El movimiento también funciona como señal para otras grandes compañías internacionales de servicios petroleros. Hasta el momento, Halliburton y Weatherford, otros dos grandes jugadores de servicios en Vaca Muerta, no aparecen públicamente vinculados a Sea Lion. Tampoco hay evidencia pública de participación de gigantes como Shell, TotalEnergies o Equinor en el proyecto.
Una lista mucho más grande que las operadoras
El Gobierno todavía no difundió públicamente el listado completo de las 180 empresas notificadas. Por eso, no es correcto afirmar que las 180 tengan actualmente operaciones directas en Malvinas.
Lo que sí se conoce es que el universo incluye a las dos operadoras de Sea Lion y a compañías vinculadas directa o indirectamente con la cadena de servicios.
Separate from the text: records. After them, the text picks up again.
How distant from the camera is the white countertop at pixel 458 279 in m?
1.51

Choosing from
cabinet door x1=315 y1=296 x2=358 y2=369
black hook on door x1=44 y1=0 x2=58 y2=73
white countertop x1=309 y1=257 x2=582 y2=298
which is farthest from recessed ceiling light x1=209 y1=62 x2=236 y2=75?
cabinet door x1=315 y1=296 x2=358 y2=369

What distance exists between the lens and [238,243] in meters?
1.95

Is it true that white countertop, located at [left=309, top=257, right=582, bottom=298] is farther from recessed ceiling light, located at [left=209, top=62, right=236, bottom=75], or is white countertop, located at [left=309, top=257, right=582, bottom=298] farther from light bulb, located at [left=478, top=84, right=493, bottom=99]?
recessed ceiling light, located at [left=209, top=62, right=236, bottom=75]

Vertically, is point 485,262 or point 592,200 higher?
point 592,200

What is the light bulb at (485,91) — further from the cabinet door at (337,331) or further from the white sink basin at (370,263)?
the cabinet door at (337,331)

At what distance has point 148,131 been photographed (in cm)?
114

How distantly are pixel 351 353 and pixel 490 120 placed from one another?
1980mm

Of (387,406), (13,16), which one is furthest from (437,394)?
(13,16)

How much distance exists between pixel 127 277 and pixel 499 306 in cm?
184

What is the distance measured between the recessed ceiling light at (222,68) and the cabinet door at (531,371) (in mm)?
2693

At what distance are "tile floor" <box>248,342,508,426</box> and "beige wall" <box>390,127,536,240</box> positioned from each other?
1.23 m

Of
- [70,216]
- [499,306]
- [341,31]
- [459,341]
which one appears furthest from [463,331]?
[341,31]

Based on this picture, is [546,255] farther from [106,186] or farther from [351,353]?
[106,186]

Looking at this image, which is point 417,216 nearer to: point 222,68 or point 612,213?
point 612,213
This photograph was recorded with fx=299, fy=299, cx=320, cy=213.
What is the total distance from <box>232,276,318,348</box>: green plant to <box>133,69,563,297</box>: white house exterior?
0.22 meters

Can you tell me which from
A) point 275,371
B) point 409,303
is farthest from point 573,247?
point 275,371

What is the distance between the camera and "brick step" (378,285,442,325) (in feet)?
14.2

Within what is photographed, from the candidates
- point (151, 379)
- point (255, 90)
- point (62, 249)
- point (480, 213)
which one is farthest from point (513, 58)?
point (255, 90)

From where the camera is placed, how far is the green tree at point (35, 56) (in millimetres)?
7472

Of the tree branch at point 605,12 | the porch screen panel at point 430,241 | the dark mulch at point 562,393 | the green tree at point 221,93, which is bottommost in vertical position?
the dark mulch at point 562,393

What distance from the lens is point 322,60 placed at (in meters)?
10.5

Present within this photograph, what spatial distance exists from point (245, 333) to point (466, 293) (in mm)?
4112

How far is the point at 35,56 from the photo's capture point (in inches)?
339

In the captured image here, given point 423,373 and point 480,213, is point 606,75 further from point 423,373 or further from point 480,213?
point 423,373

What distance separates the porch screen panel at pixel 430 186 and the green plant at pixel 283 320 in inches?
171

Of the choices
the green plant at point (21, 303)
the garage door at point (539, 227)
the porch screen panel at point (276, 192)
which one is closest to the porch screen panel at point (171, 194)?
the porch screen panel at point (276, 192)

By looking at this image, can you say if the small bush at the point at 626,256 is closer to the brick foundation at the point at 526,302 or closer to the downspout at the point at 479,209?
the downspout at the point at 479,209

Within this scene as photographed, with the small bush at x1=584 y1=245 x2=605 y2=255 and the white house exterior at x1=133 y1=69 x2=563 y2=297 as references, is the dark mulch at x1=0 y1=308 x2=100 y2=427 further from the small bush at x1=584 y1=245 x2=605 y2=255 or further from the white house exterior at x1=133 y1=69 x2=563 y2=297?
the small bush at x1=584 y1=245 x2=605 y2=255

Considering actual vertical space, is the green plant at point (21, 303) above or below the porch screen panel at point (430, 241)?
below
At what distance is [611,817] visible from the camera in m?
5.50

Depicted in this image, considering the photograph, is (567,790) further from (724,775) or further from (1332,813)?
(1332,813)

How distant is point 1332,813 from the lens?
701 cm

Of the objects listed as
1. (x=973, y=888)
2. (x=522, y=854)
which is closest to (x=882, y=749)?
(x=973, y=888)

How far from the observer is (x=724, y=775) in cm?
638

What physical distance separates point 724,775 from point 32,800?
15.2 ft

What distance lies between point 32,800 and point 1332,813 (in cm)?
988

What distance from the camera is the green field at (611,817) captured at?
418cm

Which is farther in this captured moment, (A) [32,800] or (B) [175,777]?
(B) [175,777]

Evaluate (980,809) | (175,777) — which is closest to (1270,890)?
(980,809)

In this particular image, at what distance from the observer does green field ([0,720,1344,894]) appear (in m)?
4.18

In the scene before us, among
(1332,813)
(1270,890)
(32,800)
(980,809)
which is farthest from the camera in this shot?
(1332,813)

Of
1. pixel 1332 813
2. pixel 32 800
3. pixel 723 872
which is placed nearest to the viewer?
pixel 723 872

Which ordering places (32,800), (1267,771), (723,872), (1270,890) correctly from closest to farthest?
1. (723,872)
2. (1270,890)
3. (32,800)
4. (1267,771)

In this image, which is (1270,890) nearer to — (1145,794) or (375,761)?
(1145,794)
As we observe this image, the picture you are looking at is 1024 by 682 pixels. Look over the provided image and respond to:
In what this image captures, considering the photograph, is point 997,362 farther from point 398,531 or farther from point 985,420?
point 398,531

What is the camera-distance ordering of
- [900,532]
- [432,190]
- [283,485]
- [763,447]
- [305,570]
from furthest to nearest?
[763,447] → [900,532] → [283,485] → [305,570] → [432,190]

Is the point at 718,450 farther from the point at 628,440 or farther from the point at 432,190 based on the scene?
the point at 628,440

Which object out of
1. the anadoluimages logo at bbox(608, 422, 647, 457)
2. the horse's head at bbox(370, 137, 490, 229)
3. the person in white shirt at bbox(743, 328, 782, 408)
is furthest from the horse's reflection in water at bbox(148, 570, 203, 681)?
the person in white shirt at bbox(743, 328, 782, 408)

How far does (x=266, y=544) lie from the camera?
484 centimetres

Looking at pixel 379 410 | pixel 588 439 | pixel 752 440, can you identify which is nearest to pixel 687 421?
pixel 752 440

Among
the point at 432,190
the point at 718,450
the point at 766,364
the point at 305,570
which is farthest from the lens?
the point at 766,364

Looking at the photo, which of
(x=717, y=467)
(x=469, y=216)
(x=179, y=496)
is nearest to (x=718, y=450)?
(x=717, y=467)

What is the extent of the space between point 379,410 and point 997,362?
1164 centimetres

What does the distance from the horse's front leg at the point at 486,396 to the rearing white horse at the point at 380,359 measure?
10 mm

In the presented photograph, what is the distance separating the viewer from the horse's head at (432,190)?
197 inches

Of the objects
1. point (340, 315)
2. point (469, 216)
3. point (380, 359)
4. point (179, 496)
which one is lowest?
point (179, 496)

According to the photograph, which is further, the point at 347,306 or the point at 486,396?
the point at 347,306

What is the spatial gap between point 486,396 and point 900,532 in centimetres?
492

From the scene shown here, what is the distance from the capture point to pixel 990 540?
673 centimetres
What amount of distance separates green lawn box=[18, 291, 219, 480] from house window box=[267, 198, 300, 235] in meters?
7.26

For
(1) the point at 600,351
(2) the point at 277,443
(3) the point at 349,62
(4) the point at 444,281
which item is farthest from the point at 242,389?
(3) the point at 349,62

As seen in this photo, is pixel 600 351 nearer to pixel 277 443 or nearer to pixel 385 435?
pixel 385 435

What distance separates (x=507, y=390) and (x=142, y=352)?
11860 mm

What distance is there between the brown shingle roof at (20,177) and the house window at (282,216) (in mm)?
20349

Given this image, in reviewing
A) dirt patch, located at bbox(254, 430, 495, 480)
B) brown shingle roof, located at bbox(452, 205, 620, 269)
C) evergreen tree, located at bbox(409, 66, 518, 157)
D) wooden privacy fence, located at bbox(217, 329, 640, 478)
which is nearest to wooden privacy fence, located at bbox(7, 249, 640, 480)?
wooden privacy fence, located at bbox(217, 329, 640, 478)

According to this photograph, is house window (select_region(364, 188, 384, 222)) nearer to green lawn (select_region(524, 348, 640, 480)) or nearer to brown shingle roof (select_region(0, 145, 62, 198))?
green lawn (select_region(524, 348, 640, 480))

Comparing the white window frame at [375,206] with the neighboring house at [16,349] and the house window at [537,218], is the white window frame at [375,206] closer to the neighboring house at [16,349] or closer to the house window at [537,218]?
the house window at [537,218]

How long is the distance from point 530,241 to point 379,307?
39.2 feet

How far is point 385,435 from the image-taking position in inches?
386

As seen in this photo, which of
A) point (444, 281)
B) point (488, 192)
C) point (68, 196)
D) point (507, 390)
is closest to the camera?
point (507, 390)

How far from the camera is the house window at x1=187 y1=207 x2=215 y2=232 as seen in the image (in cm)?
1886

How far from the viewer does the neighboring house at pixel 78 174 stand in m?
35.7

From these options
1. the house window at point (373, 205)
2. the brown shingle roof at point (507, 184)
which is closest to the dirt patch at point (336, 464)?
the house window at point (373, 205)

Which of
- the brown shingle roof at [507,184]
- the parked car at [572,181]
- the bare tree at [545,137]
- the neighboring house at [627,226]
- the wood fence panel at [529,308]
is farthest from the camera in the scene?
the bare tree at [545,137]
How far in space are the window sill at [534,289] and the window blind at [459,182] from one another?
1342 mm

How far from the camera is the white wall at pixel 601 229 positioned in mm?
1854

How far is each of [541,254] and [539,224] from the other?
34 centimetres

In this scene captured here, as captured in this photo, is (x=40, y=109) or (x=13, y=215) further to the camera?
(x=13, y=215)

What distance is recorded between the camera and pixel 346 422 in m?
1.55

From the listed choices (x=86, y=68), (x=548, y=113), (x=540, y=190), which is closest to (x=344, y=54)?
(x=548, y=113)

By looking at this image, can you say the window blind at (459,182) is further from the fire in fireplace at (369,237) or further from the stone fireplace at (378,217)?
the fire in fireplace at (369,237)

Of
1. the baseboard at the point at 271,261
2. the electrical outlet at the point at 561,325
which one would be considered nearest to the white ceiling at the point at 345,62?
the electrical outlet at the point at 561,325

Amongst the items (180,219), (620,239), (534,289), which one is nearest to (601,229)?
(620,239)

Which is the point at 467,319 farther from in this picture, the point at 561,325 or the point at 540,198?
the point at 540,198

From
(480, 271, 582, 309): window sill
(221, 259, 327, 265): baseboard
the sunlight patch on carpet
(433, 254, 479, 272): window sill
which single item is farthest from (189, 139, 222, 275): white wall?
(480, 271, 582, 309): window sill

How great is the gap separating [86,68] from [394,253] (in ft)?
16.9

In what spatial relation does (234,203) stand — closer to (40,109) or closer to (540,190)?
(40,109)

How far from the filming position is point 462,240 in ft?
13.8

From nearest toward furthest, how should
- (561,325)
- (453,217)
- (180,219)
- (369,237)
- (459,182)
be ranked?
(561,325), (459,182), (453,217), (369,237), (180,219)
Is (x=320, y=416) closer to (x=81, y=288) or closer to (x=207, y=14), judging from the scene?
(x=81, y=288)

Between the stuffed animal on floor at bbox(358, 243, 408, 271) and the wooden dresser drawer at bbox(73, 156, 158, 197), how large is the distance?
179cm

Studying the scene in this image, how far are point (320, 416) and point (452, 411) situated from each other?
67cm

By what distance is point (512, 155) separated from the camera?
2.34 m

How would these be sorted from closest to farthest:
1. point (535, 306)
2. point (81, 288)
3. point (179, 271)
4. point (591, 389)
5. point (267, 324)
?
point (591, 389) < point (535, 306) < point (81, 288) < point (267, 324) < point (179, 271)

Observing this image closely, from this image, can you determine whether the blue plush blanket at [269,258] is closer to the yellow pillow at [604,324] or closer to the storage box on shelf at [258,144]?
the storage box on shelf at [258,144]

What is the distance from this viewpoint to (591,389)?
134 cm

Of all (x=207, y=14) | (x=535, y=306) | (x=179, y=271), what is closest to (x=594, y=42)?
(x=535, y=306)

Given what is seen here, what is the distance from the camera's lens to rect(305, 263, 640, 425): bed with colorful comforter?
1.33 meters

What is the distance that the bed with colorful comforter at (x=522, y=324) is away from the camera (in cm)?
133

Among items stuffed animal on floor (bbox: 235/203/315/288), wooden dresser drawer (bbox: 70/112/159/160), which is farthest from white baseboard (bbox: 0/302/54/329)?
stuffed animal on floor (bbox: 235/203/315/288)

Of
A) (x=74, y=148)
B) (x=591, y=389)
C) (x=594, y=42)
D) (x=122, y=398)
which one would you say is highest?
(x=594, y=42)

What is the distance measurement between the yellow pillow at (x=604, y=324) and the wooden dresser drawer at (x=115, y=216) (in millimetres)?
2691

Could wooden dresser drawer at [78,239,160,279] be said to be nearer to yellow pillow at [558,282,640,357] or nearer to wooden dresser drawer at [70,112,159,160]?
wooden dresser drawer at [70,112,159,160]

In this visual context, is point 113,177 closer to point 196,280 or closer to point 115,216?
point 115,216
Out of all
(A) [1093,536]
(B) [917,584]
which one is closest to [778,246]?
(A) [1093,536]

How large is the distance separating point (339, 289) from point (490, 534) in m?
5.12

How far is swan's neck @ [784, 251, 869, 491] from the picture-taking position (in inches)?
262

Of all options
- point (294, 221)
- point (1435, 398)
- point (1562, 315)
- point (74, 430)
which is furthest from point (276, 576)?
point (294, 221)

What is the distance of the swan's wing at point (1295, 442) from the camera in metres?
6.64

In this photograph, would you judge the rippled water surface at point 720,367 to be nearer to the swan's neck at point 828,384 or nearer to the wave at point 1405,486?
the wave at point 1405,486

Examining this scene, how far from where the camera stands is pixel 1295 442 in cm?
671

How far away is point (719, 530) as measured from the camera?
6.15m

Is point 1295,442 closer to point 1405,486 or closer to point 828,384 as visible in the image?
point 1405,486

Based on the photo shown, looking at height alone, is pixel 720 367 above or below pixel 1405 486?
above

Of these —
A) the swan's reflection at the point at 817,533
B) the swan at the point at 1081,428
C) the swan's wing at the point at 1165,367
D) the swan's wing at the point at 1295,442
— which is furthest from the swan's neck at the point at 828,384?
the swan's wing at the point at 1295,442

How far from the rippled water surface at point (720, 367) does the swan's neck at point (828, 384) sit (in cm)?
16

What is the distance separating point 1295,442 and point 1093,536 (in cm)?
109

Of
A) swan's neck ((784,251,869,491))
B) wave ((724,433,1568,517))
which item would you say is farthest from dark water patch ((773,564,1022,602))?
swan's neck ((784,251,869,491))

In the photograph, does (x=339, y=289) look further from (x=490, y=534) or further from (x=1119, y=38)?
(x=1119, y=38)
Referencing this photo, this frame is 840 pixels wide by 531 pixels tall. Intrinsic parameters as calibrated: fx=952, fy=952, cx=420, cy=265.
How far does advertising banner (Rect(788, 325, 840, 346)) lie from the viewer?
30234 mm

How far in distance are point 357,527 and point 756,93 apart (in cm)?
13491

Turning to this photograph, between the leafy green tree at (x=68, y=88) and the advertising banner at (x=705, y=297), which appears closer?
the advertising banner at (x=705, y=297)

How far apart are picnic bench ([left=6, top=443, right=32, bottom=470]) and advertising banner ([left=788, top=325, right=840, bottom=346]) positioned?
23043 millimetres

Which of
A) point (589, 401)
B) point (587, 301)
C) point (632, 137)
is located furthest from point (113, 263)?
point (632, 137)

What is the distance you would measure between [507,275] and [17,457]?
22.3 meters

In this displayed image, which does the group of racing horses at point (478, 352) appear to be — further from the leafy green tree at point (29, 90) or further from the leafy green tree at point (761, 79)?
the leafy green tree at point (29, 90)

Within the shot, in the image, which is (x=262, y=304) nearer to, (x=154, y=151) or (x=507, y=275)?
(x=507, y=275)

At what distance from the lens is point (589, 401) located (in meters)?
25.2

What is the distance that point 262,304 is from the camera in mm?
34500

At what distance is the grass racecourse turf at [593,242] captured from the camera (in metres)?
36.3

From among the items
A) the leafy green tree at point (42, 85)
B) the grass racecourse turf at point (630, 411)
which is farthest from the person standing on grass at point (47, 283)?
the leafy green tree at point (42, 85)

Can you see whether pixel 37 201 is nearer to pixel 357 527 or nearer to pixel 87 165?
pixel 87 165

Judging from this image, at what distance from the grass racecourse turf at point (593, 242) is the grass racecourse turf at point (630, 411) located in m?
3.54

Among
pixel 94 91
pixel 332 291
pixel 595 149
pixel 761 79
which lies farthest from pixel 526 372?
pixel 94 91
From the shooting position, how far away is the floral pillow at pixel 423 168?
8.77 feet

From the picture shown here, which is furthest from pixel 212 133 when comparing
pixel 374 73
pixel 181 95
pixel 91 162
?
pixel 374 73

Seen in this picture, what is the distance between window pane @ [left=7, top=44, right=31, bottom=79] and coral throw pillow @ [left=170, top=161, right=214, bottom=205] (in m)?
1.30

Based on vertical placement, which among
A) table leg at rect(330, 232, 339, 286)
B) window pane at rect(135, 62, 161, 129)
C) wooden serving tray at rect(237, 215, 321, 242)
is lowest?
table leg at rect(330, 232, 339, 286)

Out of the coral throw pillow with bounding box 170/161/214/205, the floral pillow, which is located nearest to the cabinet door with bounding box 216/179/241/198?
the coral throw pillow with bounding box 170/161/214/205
Entre las firmas con antecedentes en los desarrollos petroleros de las islas aparecen también Falkland Oil and Gas, Borders & Southern Petroleum, Argos Resources, Desire Petroleum, Premier Oil, Noble Energy Falklands, Noble Energy, Edison International, Chrysaor y Harbour Energy, aunque algunas ya no tienen participación actual en los proyectos.
El Gobierno, además, inició formalmente procedimientos sancionatorios contra 45 personas físicas y jurídicas, según informó la Presidencia, incluyendo empresas, accionistas y firmas que prestaron servicios a compañías involucradas en la explotación hidrocarburífera en las islas.
El verdadero impacto de la estrategia, sin embargo, podría verse en los próximos meses. Vaca Muerta se convirtió en el principal argumento económico de Argentina para intentar que las multinacionales hagan una elección de mercado: continuar apostando a un proyecto offshore en un territorio disputado o preservar el acceso a una industria argentina que ya moviliza miles de millones de dólares en inversiones, producción, infraestructura y exportaciones.
Y el caso Bluewater, junto con la decisión de SLB de mantenerse fuera de Malvinas, muestra que la disputa dejó de ser solamente diplomática. Ahora también empieza a jugarse en los contratos, las cadenas de proveedores y, sobre todo, en el valor económico de tener acceso al negocio de Vaca Muerta.